But monitors are also surveillance devices, gathering data on people’s movements and storing it in a cloud somewhere. Most jurisdictions have few, if any, rules about how this information is stored, who has access to it or how long it is kept. In many German electronic monitoring programs, authorities delete all such information after two months.
In contrast, state contracts with electronic monitoring providers in Michigan and Florida require contractors to retain data for at least seven years. Through my years of research into electronic monitoring contracts, I determined that while state or local authorities usually own electronic monitoring tracking data, private companies typically maintain the databases.

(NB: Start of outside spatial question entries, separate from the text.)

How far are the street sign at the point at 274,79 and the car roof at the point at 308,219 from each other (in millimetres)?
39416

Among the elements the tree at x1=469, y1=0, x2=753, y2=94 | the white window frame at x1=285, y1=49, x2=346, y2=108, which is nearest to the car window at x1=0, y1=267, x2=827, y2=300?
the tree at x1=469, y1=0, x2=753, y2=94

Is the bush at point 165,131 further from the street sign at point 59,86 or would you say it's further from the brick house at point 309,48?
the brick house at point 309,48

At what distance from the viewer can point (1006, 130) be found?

This gives rise to concerns about where this data may end up and if it could potentially be monetized.
The dystopian nightmare doesn’t stop there. As surveillance devices, grillettes can also enforce racialized, class-based zoning. We already have troubling historical precedent for racialized zoning, even without this technological capacity. Apartheid South Africa had a policy called influx control. Black people were issued a “passbook” which was like a domestic passport. For a Black person to enter a city, or even a certain section of the city, they needed to have a permit stamped in their passbook. Police were posted around the cities tasked with South Africa’s version of “stop and frisk,” asking Black people for their passbook. If they didn’t have a permit to be where they were, they went to jail.
With GPS, the state no longer needs passbooks or cops on the corner. Most of us already carry our passbooks with us in our cellphones. So, apart from e-carceration, we could even envision a form of e-gentrification, using technological tracking to keep certain people out of the rarefied areas designated for privileged consumers. While such scenarios are speculative, the example of South Africa shows that they are not outside the realm of possibility. The point is that we don’t know where this technology is headed, and we can’t trust the companies and politicians who are determining its direction.

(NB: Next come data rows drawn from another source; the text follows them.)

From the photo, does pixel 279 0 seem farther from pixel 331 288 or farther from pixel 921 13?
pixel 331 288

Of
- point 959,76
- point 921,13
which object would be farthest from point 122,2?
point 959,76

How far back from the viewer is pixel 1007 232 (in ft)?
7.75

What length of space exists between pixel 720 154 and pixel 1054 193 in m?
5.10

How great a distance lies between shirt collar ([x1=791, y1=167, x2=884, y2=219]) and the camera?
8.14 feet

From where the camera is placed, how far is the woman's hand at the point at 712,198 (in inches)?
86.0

So what is to be done? Throwing away our cellphones is unlikely to be the answer. Scrapping the term “ankle bracelet” for “grillette” or “shackle” is a start but hardly enough.

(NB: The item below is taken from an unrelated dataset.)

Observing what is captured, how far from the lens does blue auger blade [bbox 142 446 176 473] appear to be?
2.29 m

First, we need to legally recognize that putting someone on a monitor with house arrest is a deprivation of liberty — a form of incarceration. Anyone on a monitor should be getting credit for time served, whether it is in pre-trial release or as part of a sentence (In most of the jurisdictions I have examined throughout my years of research, this is not the case). And they should not be paying fees for it.
Second, we need to seriously regulate access to tracking information so that it does not become a vehicle to facilitate further punishment or restriction of movement.
Third, we must rein in electronic monitoring as a business, to keep the net from widening. The major players in electronic monitoring are The GEO Group, a private-prison corporation, and Securus, a prison-phone profiteer. These companies doubtless have strategic visions of how to expand their share in the marketplace of technological punishment.
Ultimately, the pathway to ending mass incarceration is not devising new punitive technologies nor re-packaging current measures by pretending they are jewelry. The pathway lies in taking hundreds of thousands of people out of cages, stemming the admission of new bodies and re-directing resources to individuals who are released from prison to their communities. They need access to opportunities, not “bracelets.”